Die Ärzte kamen nach einiger Zeit wieder. Sie faselten was von Lymphozyten viel zu hoch und legten mir eine periphere Venenverweilkanüle (den Ausdruck fand ich am schönsten). Ich bekam eine Kortisoninfusion. Wahrscheinlich mehrere, ich weiß nicht mehr. Ich war, glaub ich, eine Woche im Krankenhaus. Ich kann mich an Vieles nicht erinnern, weil es auch so langweilig war. Zwischendurch durfte ich mal ins MRT, ich wurde an Strom angeschlossen (also ich bekam eine Haube auf den Kopf, wie einer, der auf dem elektrischen Stuhl sitzt, nicht um geröstet zu werden, sondern um die Leitfähigkeit der Nerven zu testen). Im MRT wurden mehrere kleine Herde (also vernarbtes und somit totes Gewebe im Gehirn) festgestellt. Das war jedenfalls spannender als im Bett rumzuoxidieren. Ich hatte eigentlich Besseres zu tun. Meine Lehre hat mir Spaß gemacht. Ich wollte wieder zurück nach Hannover, mein eigenes Ding machen. Rauchen, dem Alkohol frönen und mich ins Delirium kiffen. Ich hatte keine Schmerzen, eigentlich ging es mir doch gut. Ich nahm das Ganze immer noch nicht ernst. Rückblickend betrachtet würde ich natürlich Einiges anders machen. „I wish that I knew alI I know now. When I was younger.“ Wem geht es nicht so?

Am Ende des Aufenthalts war ich wieder vollständig „geheilt“. Nur die Ärzte wussten nicht so recht. Es bestand der Verdacht auf Multiple Sklerose. Ich erfuhr erst später, wieso sie die MS nur verdächtigten. Bei MS müssen wohl immer 2 neurologische Ereignisse, Schübe oder so eintreten bevor der Neurologe eindeutig die Diagnose MS stellen kann. Mangelnde Kommunikation halt. Wahrscheinlicher jedoch ist, dass die Ärzte damals es einfach nicht besser wussten. 2002 steckte die Forschung bezüglich MS noch in den Kinderschuhen. Seither hat sich glücklicherweise Einiges getan. Man versteht die MS immer noch nicht vollumfänglich, sie ist immer noch nicht heilbar und eine Prognose kann man auch nicht wirklich stellen. Fest steht, auch aus meiner eigenen Erfahrung heraus: Alle Nervengifte unserer heutigen Zivilisation richten Schaden an bzw. haben negative Auswirkungen auf den Organismus eines jeden Menschen. Vor allem Nikotin, Alkohol und Koffein. Umweltgifte lass' ich mal weg denn: MAN WUSSTE ES DAMALS EINFACH NICHT!

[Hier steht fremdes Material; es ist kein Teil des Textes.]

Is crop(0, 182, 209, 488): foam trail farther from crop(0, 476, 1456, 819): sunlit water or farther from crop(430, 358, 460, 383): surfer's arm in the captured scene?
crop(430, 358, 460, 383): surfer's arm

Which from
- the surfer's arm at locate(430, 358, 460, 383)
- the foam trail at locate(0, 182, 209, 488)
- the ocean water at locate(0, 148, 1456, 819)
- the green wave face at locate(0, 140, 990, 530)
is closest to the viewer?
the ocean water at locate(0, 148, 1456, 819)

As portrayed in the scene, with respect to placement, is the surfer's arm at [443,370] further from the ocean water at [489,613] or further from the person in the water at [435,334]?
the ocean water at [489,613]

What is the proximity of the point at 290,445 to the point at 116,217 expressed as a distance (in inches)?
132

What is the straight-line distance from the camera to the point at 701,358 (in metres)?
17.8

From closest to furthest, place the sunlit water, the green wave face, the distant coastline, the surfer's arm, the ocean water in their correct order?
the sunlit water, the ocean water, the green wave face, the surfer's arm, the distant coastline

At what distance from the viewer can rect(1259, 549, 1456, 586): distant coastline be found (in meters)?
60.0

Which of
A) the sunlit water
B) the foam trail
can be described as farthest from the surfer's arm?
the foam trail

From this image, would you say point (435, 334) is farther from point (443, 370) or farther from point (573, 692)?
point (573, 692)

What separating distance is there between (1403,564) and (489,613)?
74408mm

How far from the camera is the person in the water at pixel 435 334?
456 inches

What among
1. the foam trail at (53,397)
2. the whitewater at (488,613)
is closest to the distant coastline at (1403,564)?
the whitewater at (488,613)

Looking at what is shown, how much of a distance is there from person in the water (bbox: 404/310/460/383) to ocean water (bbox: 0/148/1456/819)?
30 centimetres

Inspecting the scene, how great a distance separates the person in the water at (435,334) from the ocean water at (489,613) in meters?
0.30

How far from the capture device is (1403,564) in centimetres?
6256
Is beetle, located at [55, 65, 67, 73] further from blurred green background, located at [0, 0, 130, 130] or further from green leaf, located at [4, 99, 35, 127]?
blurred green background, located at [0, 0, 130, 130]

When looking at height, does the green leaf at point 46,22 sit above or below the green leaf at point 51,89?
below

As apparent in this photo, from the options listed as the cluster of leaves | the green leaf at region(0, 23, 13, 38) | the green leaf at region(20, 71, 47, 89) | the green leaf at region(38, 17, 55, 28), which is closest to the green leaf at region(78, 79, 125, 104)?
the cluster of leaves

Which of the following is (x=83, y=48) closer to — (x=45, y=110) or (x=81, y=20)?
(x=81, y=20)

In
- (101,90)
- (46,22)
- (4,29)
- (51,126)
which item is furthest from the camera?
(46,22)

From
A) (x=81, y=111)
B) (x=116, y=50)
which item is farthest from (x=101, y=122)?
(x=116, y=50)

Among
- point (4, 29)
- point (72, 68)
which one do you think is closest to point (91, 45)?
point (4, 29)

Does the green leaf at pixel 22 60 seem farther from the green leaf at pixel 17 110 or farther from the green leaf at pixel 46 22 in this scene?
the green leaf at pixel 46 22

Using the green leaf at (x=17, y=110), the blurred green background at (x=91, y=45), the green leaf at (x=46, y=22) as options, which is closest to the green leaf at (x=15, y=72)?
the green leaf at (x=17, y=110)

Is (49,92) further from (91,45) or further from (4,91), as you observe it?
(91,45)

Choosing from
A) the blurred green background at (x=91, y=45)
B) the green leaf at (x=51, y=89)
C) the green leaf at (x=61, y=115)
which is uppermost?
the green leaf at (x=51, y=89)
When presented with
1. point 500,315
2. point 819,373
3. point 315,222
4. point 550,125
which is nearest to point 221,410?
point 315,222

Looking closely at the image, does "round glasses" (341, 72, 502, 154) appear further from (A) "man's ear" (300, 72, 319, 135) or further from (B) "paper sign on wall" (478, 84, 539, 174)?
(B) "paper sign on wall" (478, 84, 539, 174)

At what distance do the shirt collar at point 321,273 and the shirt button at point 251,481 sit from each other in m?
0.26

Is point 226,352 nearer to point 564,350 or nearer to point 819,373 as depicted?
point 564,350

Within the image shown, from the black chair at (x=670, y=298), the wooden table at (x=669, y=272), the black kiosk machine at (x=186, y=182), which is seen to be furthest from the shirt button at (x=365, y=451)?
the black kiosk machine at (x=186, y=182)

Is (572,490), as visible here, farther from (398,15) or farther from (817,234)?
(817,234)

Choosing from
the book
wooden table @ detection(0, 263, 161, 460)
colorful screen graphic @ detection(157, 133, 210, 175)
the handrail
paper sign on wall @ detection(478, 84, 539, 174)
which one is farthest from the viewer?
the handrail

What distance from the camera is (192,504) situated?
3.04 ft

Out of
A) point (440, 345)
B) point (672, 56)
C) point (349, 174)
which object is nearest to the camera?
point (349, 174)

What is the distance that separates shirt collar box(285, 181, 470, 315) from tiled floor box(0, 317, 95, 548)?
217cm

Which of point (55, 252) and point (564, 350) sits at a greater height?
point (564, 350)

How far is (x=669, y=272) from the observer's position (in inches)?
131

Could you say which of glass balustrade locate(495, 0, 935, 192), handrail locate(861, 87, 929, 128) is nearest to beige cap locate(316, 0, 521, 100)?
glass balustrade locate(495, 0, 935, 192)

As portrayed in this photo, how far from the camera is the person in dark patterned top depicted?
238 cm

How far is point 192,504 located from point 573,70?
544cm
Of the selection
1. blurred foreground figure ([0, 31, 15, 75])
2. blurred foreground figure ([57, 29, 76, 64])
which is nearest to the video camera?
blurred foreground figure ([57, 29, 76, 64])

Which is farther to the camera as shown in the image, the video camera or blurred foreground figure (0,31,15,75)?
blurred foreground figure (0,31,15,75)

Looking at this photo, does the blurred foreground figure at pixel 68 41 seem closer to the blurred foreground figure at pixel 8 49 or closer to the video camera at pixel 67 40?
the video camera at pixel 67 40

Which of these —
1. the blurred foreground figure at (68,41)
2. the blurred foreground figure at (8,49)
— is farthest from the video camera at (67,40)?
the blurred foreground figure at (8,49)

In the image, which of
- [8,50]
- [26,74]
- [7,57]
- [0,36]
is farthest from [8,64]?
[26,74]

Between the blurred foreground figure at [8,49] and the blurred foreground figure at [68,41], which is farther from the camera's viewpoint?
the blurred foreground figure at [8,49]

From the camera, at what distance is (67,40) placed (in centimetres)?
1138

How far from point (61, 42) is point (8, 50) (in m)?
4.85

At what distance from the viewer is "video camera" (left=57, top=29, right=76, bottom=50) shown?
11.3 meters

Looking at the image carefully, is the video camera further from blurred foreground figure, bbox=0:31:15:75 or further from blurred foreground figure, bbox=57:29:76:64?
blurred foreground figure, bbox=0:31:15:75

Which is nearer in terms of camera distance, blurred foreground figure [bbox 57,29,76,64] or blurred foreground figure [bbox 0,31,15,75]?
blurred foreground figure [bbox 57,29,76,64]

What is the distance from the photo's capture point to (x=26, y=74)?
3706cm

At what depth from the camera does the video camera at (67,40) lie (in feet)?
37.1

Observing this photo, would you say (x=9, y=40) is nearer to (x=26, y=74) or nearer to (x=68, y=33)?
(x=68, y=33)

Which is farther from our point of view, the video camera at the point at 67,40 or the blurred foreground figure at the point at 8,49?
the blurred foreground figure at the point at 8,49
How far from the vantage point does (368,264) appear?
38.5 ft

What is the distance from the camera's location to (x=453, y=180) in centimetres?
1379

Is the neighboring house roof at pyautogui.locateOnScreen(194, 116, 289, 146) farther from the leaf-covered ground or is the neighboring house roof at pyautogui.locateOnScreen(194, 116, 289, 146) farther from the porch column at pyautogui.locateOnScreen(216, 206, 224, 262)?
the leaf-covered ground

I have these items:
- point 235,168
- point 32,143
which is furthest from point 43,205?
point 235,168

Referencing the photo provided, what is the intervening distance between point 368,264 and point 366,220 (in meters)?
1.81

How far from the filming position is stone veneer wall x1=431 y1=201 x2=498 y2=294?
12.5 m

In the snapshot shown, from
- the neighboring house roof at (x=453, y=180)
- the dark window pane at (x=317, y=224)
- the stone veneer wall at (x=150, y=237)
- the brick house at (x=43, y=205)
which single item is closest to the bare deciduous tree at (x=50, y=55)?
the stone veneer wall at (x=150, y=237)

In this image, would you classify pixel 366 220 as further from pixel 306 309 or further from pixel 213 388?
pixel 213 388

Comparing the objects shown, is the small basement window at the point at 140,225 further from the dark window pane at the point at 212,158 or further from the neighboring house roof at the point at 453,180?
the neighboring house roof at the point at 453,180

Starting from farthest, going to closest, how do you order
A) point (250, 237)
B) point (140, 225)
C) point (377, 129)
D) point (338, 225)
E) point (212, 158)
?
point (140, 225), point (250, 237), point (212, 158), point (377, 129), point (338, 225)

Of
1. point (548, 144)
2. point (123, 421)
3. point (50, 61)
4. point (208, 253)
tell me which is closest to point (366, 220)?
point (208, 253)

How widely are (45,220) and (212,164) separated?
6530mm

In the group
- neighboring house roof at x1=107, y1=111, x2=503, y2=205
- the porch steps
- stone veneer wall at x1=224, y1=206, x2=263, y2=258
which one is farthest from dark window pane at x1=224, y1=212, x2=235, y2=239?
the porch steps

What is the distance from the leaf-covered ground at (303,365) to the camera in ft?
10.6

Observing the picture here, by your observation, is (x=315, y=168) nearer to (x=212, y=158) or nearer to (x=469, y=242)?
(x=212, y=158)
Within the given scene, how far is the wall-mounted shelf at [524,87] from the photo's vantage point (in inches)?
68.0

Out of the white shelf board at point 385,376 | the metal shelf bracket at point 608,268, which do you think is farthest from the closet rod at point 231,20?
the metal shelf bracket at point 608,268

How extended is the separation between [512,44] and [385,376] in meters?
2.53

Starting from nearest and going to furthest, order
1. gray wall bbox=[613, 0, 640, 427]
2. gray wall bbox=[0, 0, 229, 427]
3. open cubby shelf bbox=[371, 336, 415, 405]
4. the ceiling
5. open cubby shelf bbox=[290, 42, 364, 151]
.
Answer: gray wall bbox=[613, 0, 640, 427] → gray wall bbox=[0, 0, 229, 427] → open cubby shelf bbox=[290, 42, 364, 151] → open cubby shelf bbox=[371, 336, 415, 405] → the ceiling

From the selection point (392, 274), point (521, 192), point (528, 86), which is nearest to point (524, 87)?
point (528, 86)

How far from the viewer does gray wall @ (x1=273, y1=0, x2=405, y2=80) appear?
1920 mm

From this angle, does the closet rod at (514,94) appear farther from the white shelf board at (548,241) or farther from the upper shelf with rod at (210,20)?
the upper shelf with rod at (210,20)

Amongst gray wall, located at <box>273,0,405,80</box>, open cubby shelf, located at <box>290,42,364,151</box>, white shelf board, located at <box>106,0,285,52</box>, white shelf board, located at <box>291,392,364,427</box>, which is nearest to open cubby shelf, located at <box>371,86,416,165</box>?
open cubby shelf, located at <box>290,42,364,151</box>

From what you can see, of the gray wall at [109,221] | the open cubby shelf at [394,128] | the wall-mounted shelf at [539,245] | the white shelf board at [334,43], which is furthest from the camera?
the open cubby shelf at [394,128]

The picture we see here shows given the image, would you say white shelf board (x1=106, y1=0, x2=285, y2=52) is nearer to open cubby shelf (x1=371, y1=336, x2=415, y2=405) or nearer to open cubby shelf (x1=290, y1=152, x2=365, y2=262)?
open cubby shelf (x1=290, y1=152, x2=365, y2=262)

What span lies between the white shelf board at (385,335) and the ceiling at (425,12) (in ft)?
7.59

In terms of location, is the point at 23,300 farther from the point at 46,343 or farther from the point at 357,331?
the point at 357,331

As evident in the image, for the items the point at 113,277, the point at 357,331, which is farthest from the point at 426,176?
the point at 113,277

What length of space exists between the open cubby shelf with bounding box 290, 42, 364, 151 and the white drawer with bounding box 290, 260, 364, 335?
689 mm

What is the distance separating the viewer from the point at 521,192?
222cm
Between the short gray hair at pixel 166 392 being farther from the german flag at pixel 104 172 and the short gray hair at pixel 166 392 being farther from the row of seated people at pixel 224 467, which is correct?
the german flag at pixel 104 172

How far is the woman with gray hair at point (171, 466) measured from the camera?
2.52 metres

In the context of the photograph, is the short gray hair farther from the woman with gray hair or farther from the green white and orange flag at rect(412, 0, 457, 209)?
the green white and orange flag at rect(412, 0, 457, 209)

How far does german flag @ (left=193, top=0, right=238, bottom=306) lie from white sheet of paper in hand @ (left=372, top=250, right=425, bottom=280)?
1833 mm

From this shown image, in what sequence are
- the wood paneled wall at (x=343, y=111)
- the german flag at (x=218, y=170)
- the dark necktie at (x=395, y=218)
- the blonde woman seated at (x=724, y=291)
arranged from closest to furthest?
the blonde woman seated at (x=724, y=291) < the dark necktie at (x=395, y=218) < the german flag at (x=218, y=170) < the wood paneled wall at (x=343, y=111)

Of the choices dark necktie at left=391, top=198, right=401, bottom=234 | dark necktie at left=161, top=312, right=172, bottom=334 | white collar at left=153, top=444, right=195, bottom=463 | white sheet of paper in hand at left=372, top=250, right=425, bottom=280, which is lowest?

Die Krankheit der 1.000 Gesichter ist auch eine Krankheit der 1.000 Konjunktive. Mein Kumpel Timo hat mal sehr treffend formuliert: „Über uns schwebt halt dieses Schwert und es kann jederzeit runterkommen.“ Es gibt Empfehlungen und Ratschläge. Aber ob einem Betroffenen damit tatsächlich geholfen werden kann, muss derjenige selber herausfinden. Selbst wenn es Empfehlungen und Ratschläge gegeben hätte, ich hätt' drauf gepfiffen. Mit 19, grade flügge geworden, mit eigenem Geld und mannigfaltigen Möglichkeiten hatte ich andere Dinge im Kopf. Damals hatte ich noch langfristige Pläne. Und ich wollte nicht auf meine Gewohnheiten und den Spaß verzichten. Mein Leben verlief also weiter wie bisher. Ich hatte nichts geändert. Beim Duschen und Baden ein paar Empfindungsstörungen bzgl. der Wassertemperatur. Die rechte Seite fühlte sich immer etwas kälter an als die Linke. Das war's.